TEXTE ÉTUDIÉ
★ ★ ★

Joseph HAYDN (1732-1809)
Symphonie n°43 Mercury (1771)
Symphonie n° 49 La Passione (1768)
Tafelmusik :
Violons I : Rachel Podger, Patricia Ahern, Valerie Gordon, Julia Wedman, Cristina Zacharias
Violons II : Johanna Novom, Louella Alatiit, Geneviène Gilardeau, Elizabeth Loewen Andrews, Christopher Verrette
Altos : Brandon Chui, Patrick G. Jordan, Shannon Knights
Violoncelles : Keiran Campbell, Margaret gay, Michael Unterman
Contrebasse : Pippa Macmillan
Hautbois : John Abberger, Marco Cera
Basson : Dominic Teresi
Cors : Pierre-Antoine Tremblay, Micajah Sturgess
Clavecin : Charlotte Nediger
Rachel Podger, direction
1 CD digipack, Tafelmusik Media, 2024, 52′
Joseph Haydn, Symphonies n° 43 & 49 ! Pourquoi Joseph Haydn ? Et pourquoi ces symphonies, non pas œuvres de jeunesses aux sonorités baroques encore sensibles, mais bien partitions matures, du milieu des quelques cent-huit symphonies que le classique viennois nous laissa en héritage, consacrant le genre à défaut de l’inventer (souvenons-nous avant lui de Georg Matthias Monn, 1717-1750, ou des nombreuses ouvertures symphoniques ayant précédées Joseph Haydn) ? Comme les lecteurs s’en sont aperçus, franchissant le pas des Harnoncourt, Rousset, Hogwood, Niquet ou encore les passionnantes réalisations du Palazetto Bru Zane, nous avons peu à peu élargi nos frontières pour accompagner les incursions post-baroques et classiques des orchestres sur instruments d’époque. De Papa Haydn, l’on avait il y a peu commenté l’extrêmement recommandable intégrale des Trios avec flûte, par Les Curiosités Esthétiques et Jean-Pierre Pinet (En Phases, 2024).
Avouons-le, si nous nous penchons avec intérêt sur cet enregistrement ci, au-delà d’un goût nous l’espérons pardonnable pour la musique de Joseph Haydn, c’est bien parce que la violoniste Rachel Podger en tant que cheffe invitée de Tafelmusik, livre une lecture à la fois équilibrée et renouvelée de ses symphonies, dans le presque respect des effectifs d’origine de la création de l’œuvre. Si en cela la Symphonie n° 49 respecte scrupuleusement la consigne (2 hautbois, 1 basson, 2 cors), l’on déplorera la petite incartade pour la n°43, initialement composée pour 2 bassons et qui sera jouée avec un seul sur le présent enregistrement. Qu’importe ! Sous sa férule vive et animée, la violiste redonne à ces deux œuvres leur vocation d’origine, de symphonies « de chambre », de divertissements. Un aspect particulièrement sensible pour la Symphonie n°43, en cela très typique de la production de Haydn au tournant des années 1760.

★ ★ ★

SEGMENT DE DONNÉES

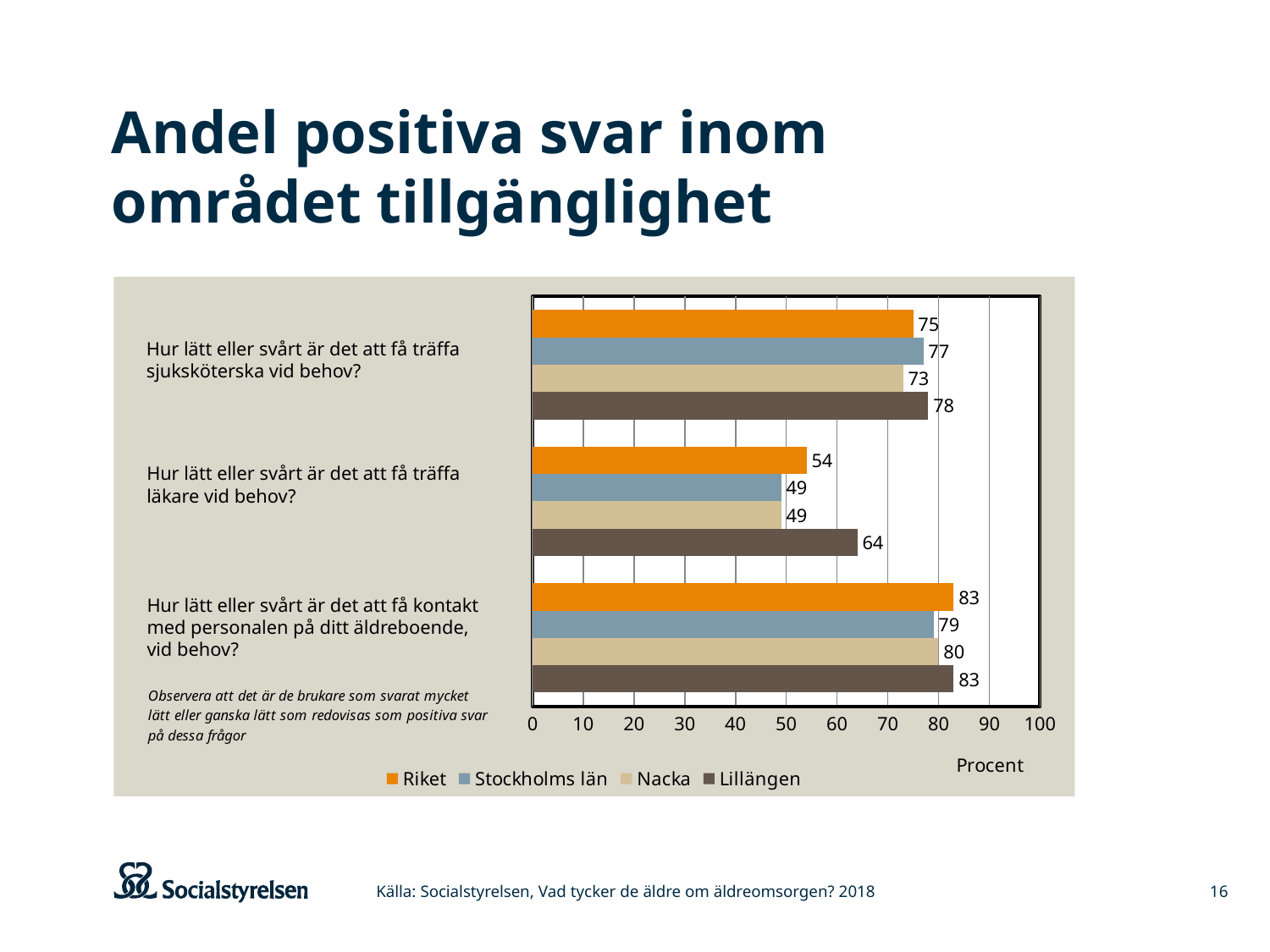
What is the value for Lillängen for the question about meeting a doctor (läkare) when needed? 64 Which is larger for the question about getting in contact with staff: Riket or Nacka? Riket How many questions (categories) are shown on the chart? 3 What is the difference between Riket and Stockholms län for the question about meeting a doctor (läkare) when needed? 5 Which series is shown in orange in the legend? Riket How many series does the legend list? 4 Which series has the lowest value for the question about meeting a nurse (sjuksköterska) when needed? Nacka What is the value for Nacka for the question about meeting a nurse (sjuksköterska) when needed? 73 Which series has the highest value for the question about meeting a doctor (läkare) when needed? Lillängen What is the value for Stockholms län for the question about getting in contact with staff at the care home? 79 What is the label of the x axis? Procent What type of chart is shown on the slide? Bar chart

★ ★ ★

VOTRE CONSIGNE
Poursuivez, s'il vous plaît, la critique du disque des symphonies n° 43 et 49 de Haydn en reprenant juste après sa dernière phrase.

RÉPONSE À LA CONSIGNE
Car si les symphonies de Joseph Haydn peuvent être prises dans leur ensemble, pour le monument qu’elles représentent[1], elles ne sont pas à considérer comme des œuvres produites à la chaîne sur le même moule et au sein du genre, styles et périodes sont chez Haydn facilement reconnaissables.

Rachel Podger © Jonas Sacks
Ecrite en 1771, soit trois ans après la Symphonie n°49, la Symphonie n°43, avec ses quatre mouvements caractéristiques (Allegro/Adagio/Menuetto Trio/Allegro) s’avère très révélatrice du style de Joseph Haydn. De son archet, Rachel Podger impose aux cordes des attaques franches, précises, un rythme clair et structuré qui offre à l’ensemble un son d’une belle densité, et le long thème de ce premier mouvement relève d’un élan vital, d’une nervosité un peu ferme – sans être démonstrative – qui sert très bien cette composition. De ce mouvement initial se dégage un lyrisme certain, où l’intervention des cors se fait discrète, en soutien aux thèmes essentiellement portés par les cordes.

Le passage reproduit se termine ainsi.